Carolyn mengingatkan, dalam tata kelola Danantara meski Indonesia mematuhi aturan defisit fiskal, pembentukan lembaga ini turut menimbulkan kekhawatiran seputar kewajiban bersyarat. Mengingat, karena skala utang BUMN yang dijamin pemerintah dan potensi pinjaman di masa mendatang ditanggung oleh Danantara itu sendiri.
"Keberhasilan Danantara bergantung pada kepatuhan terhadap standar tata kelola dan akuntabilitas global meskipun ada beberapa risiko. Konsolidasi BUMN berisiko menyingkirkan investasi sektor swasta, terutama di sektor yang layak secara komersial," jelasnya.
"Hak monopoli yang diberikan berdasarkan UU BUMN baru untuk industri yang dianggap vital bagi negara dapat mengikis persaingan dan kepercayaan investor.
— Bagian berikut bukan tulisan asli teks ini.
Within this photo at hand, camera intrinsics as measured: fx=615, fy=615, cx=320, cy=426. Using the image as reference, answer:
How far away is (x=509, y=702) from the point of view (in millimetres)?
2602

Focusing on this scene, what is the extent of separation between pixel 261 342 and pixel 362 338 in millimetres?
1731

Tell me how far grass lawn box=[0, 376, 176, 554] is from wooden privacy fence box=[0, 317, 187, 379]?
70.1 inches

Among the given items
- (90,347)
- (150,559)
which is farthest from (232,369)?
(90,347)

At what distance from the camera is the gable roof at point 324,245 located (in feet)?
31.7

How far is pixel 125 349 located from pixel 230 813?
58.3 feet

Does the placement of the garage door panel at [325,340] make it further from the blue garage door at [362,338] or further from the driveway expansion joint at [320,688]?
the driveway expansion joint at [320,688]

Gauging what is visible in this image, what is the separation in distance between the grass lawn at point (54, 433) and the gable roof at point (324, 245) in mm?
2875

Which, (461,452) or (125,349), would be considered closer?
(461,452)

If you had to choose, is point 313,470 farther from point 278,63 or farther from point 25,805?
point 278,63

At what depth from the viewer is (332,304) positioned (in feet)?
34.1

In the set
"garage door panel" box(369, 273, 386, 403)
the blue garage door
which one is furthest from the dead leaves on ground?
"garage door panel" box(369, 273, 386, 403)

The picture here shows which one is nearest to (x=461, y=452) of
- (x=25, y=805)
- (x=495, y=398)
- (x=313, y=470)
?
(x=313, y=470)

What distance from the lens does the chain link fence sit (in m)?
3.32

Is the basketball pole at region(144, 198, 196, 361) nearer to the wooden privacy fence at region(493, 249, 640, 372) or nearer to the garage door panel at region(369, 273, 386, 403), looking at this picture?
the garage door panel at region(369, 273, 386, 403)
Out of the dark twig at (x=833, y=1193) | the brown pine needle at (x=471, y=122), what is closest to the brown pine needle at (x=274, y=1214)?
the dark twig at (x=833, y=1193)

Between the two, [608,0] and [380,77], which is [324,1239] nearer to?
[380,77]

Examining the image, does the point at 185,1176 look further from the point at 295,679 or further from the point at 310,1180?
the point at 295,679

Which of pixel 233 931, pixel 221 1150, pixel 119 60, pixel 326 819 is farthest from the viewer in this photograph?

Lebih jauh, Danantara mewarisi berbagai tantangan tata kelola yang ada dari BUMN yang sekarang dikelolanya," tambahnya.
Untuk memenuhi mandatnya, Danantara harus mengadopsi praktik terbaik global, seperti Prinsip Santiago dan Pedoman Tata Kelola BUMN OECD untuk memastikan manajemen yang baik, mendorong pasar yang kompetitif, dan menghindari menjadi beban fiskal dan kelembagaan.